_Tasks to carry out_
1. In the appendix on integrating ABNF grammars, give the stretch from "It discusses an" through "the overall ABNF." again, with "open-source software" replaced by "freely available software".
2. Translate into Spanish this sentence from the appendix on integrating ABNF grammars: "It discusses an implementation strategy that integrates the parsing and processing of certain app-string content into the overall ABNF grammar."
3. Continue the appendix on integrating ABNF grammars from its final sentence.

_Document section_
+--
Integrating Specific ABNF Grammars into the Overall Grammar {#squash}

This appendix is for information.

It discusses an implementation strategy that integrates the parsing and processing of certain app-string content into the overall ABNF grammar. Such an integrated grammar is not provided with this specification, but it can be automatically derived from the overall ABNF definition and the prefix-specific app-string ABNF definitions (such as those provided in {{app-grammars}} or as later extensions).

At the time of writing, one example a tool performing such a derivation is available as open-source software {{ABNFROB}}. As an extension to the existing tool abnftt for converting ABNF grammars into PEG parsers, an ABNF processing tool, abnfrob, was added that can mechanically replace each character in the supplied grammar for an app-string definition by the ways that this character can be represented in the overall ABNF.
+--
_Material provided_
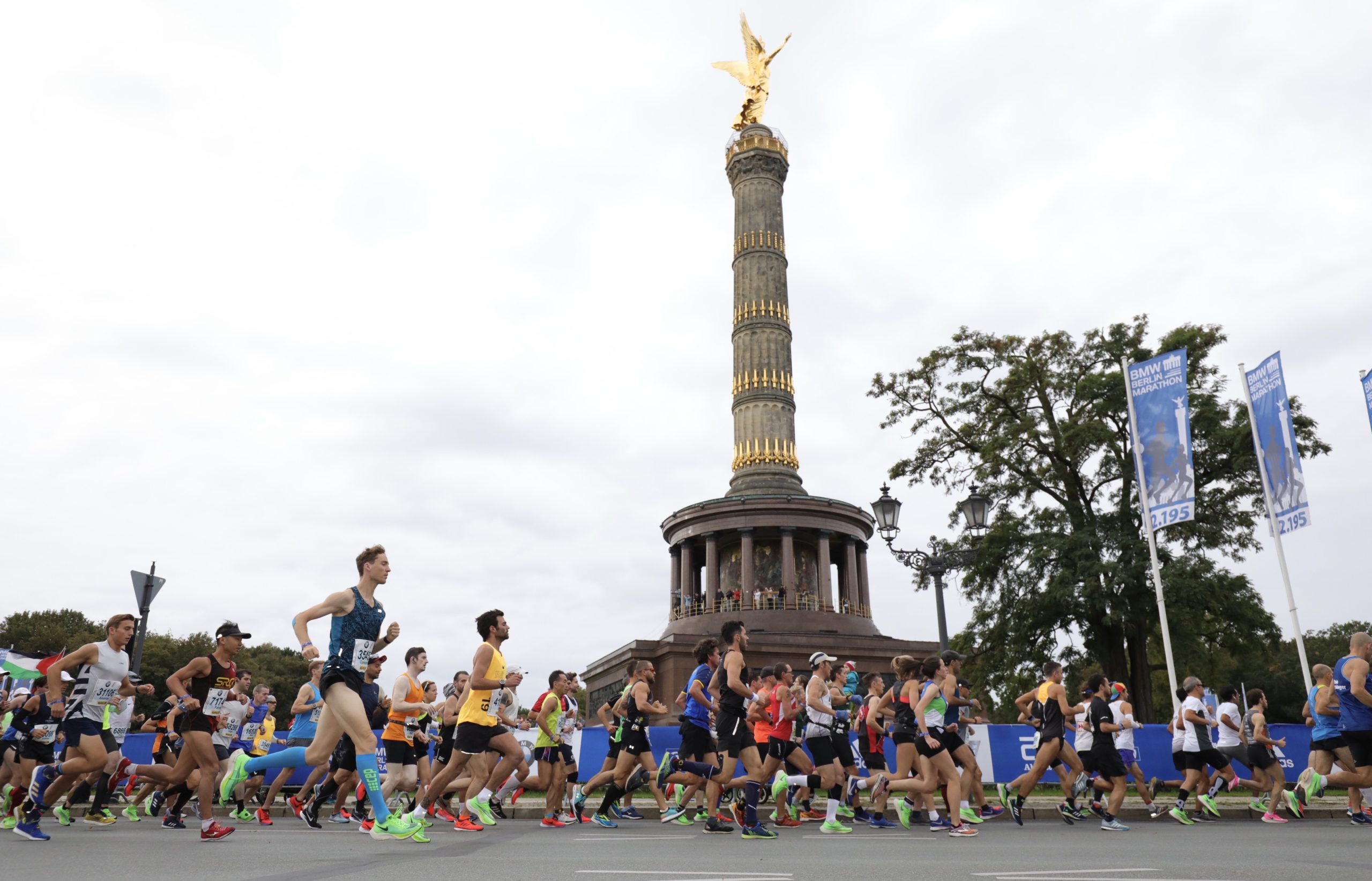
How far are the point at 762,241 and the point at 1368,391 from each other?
2509cm

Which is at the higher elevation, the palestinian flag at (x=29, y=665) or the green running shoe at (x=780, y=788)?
the palestinian flag at (x=29, y=665)

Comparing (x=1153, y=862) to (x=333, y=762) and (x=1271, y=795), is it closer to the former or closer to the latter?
(x=1271, y=795)

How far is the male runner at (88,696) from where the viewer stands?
888cm

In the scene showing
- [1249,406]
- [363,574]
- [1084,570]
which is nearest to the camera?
[363,574]

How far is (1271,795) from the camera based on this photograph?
12039 mm

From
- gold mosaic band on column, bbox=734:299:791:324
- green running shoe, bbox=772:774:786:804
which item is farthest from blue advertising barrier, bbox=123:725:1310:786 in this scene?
gold mosaic band on column, bbox=734:299:791:324

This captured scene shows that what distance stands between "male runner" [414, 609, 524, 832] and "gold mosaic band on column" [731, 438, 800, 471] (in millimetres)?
29304

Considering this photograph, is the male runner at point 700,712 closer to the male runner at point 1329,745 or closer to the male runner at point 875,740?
the male runner at point 875,740

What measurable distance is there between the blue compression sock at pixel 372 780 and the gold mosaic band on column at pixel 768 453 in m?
31.3

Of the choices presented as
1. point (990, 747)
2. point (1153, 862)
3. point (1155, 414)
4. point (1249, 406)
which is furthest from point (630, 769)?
point (1249, 406)

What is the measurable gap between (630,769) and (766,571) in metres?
25.1

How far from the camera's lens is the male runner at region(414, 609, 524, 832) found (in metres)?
8.60

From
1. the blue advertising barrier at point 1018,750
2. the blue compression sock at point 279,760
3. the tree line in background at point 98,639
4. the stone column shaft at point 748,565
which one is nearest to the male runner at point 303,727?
the blue compression sock at point 279,760

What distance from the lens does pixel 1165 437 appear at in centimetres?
1914
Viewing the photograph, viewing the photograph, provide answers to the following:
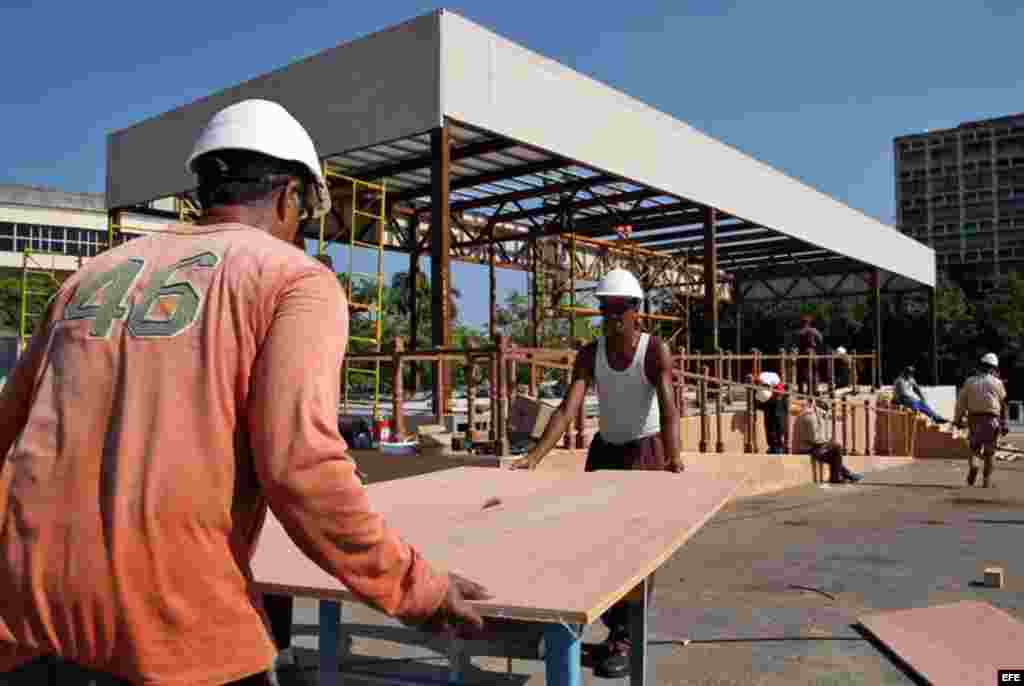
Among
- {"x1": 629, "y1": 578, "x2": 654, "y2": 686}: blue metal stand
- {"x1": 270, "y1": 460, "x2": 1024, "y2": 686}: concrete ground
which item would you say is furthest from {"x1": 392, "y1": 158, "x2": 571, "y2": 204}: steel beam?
{"x1": 629, "y1": 578, "x2": 654, "y2": 686}: blue metal stand

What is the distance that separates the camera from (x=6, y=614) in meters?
1.42

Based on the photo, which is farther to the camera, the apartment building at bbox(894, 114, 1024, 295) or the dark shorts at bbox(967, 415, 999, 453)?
the apartment building at bbox(894, 114, 1024, 295)

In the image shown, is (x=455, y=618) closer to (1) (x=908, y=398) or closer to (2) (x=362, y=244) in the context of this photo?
(2) (x=362, y=244)

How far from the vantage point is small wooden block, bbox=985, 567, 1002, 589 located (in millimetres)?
5664

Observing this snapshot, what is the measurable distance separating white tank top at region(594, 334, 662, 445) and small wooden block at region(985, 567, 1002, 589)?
2872 mm

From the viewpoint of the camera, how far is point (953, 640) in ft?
14.1

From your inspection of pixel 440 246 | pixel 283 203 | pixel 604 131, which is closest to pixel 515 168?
pixel 604 131

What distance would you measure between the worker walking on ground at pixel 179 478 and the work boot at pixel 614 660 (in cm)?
276

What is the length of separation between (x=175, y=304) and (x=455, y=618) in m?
0.80

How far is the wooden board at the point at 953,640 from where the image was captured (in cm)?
388

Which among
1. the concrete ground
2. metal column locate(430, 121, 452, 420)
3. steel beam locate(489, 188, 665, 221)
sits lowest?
+--
_Task-by-task results_
1.
It discusses an implementation strategy that integrates the parsing and processing of certain app-string content into the overall ABNF grammar. Such an integrated grammar is not provided with this specification, but it can be automatically derived from the overall ABNF definition and the prefix-specific app-string ABNF definitions (such as those provided in {{app-grammars}} or as later extensions).

At the time of writing, one example a tool performing such a derivation is available as freely available software {{ABNFROB}}. As an extension to the existing tool abnftt for converting ABNF grammars into PEG parsers, an ABNF processing tool, abnfrob, was added that can mechanically replace each character in the supplied grammar for an app-string definition by the ways that this character can be represented in the overall ABNF.

2. Analiza una estrategia de implementación que integra el análisis sintáctico y el procesamiento de cierto contenido app-string en la gramática ABNF general.

3.
Such an ABNF processing tool can be used while building an EDN tool, by converting some of the app-string grammars for integration into the overall grammar, combining the processing into a single pass. Other app-string grammars (including future ones still to be defined and possibly added as a runtime extension) might be kept separate from the overall grammar. The latter approach can be particularly useful if the platform already has parsers for the app-specific grammar, which is quite likely for instance for IP addresses (ip'') and {{RFC3339}} date/time strings (dt'').

Acknowledgements

{: numbered="no"}

The concept of application-oriented extensions to diagnostic notation, as well as the definition for the "dt" extension, were inspired by the CoRAL work by Klaus Hartke.

(TBD)

Footnotes

  1. (This cref will be removed by the RFC editor:)\ The present revision (–15) addresses the first half of the WGLC comments, except for the issues around the specific way how to best achieve pluggable ABNF grammars for application-extensions. It is intended for use as a reference document for the mid-WGLC CBOR WG interim meeting on 2025-01-08.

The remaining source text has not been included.